I have some historical sports data plotted as a boxplot using ggplot2. I'm wanting to read in another .csv file with some new data and plot the data points on the existing boxplot. I'm wondering how to achieve this.

My code currently reads as:

plot <- ggplot(data = quarterone, aes(x = Player.Name, y = Average.Distance)) +
  geom_boxplot() +
  coord_flip()

Basically, I'm wanting to plot the current Average.Distance variable, using the new dataset, against the historical data to see where that data point lies within the distribution. Once again, any assistance will be greatly appreciated.

Thank you.

mishabalyasin · March 5, 2018, 11:15am

Can you post a reprex with some made up data (or real, if it is not sensitive) so that it is clear what you are trying to achieve?

FAQ: What's a reproducible example (`reprex`) and how do I create one? meta

Why reprex? Getting unstuck is hard. Your first step here is usually to create a reprex, or reproducible example. The goal of a reprex is to package your code, and information about your problem so that others can run it and feel your pain. Then, hopefully, folks can more easily provide a solution. What's in a Reproducible Example? Parts of a reproducible example: background information - Describe what you are trying to do. What have you already done? complete set up - include any library() calls and data to reproduce your issue. data for a reprex: Here's a discussion on setting up data for a reprex make it run - include the minimal code required to reproduce your error on the data…

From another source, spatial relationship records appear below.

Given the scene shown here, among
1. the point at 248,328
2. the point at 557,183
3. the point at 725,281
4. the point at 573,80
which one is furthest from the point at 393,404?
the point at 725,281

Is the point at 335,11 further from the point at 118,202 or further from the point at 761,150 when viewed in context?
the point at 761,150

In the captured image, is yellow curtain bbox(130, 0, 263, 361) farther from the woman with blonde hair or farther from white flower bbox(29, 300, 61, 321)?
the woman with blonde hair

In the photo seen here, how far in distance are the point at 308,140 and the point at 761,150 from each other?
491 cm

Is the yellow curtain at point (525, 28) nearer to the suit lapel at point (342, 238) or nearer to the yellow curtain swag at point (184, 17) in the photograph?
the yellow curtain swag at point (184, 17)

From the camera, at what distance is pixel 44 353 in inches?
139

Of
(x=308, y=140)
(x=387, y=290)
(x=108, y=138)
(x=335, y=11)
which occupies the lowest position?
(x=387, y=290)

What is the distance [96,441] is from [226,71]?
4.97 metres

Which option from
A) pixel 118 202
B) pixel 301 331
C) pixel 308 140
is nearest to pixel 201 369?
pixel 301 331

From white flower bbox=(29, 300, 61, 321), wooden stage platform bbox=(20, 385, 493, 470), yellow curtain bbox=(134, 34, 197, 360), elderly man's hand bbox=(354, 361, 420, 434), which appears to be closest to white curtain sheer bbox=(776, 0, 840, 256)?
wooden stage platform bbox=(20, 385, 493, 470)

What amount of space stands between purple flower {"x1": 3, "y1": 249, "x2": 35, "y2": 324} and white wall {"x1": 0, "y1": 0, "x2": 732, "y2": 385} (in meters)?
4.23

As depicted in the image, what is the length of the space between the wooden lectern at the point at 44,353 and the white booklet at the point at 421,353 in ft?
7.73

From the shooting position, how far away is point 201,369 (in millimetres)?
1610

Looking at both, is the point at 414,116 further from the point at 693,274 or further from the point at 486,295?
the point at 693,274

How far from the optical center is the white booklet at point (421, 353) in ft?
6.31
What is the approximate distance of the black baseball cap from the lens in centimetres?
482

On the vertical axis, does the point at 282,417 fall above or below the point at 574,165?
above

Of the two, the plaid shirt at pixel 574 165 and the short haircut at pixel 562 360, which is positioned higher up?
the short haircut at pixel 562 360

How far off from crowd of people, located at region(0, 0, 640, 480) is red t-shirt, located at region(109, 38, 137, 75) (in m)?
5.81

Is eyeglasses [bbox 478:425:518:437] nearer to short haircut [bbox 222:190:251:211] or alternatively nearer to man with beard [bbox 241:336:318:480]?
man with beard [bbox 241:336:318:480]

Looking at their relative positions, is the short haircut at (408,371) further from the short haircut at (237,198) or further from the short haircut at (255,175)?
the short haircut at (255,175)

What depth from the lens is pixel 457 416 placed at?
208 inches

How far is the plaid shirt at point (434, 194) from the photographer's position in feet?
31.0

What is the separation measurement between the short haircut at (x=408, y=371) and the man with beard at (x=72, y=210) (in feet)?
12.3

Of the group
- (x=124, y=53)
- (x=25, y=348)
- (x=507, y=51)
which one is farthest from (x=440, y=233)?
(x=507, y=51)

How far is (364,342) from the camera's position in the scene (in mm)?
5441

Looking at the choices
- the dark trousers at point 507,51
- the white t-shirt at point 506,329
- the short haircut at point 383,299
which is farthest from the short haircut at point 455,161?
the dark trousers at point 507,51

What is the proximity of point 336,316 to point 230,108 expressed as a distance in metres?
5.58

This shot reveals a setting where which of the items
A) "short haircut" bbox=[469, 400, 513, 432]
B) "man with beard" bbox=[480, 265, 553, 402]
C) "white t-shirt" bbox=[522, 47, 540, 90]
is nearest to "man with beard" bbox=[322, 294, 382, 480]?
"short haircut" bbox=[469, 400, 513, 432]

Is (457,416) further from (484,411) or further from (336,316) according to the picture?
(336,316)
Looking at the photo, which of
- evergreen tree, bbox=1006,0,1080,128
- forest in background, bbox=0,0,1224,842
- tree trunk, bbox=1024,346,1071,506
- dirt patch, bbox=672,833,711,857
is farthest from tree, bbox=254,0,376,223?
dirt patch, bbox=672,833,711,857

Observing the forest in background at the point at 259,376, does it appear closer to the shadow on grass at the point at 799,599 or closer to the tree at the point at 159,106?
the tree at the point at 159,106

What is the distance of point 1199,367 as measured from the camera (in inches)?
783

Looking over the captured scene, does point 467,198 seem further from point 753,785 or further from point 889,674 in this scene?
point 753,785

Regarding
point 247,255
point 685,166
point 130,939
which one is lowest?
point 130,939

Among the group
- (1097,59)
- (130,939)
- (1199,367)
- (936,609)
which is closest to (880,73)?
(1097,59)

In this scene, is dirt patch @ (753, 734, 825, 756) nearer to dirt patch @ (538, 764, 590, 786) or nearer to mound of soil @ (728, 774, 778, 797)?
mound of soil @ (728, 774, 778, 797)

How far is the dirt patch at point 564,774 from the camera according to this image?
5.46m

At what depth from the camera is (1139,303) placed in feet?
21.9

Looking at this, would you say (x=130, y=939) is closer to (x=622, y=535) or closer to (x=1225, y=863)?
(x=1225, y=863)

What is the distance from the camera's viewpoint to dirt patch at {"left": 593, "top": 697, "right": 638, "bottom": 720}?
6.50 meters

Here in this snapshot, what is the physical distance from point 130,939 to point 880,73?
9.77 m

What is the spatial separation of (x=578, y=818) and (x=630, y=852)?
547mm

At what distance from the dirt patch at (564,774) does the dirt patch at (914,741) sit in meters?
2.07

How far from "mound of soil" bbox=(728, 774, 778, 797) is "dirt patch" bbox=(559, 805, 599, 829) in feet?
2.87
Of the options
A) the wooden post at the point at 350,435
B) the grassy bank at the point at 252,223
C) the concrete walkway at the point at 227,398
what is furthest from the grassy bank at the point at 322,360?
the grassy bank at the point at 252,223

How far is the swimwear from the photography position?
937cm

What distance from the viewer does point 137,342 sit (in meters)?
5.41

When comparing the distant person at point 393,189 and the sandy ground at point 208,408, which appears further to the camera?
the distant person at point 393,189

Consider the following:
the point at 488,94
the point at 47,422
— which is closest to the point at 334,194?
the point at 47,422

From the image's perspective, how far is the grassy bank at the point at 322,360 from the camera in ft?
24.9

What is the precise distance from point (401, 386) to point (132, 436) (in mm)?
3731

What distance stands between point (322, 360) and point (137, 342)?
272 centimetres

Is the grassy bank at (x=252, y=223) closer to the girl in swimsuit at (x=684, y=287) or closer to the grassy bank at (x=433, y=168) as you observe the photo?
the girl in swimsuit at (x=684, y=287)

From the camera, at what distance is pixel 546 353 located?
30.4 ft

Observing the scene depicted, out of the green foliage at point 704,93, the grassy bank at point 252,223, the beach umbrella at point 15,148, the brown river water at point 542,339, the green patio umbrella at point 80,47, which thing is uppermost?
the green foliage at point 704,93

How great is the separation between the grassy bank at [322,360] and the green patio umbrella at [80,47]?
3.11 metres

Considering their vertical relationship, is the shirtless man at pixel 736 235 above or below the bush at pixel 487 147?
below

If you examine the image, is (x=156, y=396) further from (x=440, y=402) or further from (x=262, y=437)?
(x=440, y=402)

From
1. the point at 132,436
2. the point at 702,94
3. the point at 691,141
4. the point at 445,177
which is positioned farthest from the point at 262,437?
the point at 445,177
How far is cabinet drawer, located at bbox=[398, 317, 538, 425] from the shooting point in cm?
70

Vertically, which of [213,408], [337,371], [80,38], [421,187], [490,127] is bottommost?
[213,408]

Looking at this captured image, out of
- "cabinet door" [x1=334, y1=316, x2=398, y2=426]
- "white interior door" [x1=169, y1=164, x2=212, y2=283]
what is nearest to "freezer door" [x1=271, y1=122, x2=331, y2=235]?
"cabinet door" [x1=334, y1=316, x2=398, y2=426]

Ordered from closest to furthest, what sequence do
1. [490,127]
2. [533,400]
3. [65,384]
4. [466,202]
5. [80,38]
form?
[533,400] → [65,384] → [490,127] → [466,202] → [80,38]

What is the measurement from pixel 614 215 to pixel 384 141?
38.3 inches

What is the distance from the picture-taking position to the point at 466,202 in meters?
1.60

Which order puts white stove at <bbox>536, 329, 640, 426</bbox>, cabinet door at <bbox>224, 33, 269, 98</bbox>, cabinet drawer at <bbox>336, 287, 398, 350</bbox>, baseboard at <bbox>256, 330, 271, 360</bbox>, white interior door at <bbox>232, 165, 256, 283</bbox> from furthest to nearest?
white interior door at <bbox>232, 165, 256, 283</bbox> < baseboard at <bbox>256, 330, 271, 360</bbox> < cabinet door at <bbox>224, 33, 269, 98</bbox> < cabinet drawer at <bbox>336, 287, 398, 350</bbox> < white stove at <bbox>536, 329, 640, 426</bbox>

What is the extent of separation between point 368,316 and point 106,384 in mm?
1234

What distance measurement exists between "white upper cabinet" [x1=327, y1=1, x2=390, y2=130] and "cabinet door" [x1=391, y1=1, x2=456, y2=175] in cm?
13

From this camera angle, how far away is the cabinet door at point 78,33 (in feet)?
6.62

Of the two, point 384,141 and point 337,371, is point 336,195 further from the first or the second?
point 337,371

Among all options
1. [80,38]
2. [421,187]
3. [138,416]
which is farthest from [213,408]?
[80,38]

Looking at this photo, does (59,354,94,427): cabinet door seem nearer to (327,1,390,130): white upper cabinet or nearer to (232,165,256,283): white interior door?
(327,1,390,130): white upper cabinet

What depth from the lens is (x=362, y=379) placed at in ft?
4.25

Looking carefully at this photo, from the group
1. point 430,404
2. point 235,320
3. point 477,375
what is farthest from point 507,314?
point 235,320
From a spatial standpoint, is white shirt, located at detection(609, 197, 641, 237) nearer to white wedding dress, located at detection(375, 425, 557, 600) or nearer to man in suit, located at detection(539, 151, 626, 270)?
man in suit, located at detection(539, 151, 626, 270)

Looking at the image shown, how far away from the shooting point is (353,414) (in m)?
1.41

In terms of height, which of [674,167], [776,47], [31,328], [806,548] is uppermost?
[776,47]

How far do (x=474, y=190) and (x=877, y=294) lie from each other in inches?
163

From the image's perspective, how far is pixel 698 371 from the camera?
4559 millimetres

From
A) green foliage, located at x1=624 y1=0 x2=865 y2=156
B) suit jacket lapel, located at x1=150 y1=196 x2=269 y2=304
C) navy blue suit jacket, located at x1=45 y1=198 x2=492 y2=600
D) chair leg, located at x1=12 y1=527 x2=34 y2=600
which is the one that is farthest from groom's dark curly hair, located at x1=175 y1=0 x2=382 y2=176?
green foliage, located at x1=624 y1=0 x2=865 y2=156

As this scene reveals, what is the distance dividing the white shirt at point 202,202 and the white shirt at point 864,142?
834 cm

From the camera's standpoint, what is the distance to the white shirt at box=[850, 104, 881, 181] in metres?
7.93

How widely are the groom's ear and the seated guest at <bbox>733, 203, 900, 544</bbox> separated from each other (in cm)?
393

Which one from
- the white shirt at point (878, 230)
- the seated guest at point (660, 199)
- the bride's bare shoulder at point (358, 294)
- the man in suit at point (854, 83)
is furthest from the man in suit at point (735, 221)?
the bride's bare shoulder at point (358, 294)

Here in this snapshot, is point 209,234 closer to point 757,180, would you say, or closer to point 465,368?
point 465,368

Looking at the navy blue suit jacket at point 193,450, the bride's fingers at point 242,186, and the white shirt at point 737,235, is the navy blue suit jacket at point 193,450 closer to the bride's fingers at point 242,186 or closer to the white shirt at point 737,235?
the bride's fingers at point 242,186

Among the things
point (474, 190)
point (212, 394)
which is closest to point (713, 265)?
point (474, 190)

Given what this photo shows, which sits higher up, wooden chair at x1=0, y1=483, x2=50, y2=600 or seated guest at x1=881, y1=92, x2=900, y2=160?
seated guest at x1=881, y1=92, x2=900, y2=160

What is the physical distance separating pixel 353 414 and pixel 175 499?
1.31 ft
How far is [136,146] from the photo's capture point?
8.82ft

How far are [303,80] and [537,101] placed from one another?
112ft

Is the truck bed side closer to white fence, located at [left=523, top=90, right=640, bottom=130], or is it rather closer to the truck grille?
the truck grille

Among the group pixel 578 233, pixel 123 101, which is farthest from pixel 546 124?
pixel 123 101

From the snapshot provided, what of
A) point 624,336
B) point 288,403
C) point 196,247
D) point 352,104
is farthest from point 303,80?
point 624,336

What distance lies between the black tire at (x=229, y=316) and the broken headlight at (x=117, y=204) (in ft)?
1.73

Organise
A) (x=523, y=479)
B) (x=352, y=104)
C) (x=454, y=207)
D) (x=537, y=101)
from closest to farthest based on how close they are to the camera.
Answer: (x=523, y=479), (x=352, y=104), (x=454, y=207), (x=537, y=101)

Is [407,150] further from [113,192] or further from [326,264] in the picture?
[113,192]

But as a general advice what you can do is create a new dataframe that will contain both datasets in one. Before joining them you can mark them (look into dplyr::bind_rows, it has support for this type of thing). Then you just plot you data and split it by this new column with color/fill/whatever is more suitable. Will this approach work?

Another approach is to add new data directly into ggplot using data argument for any of the layers. For example, something like + geom_point(data = new_data, color = "red") or something.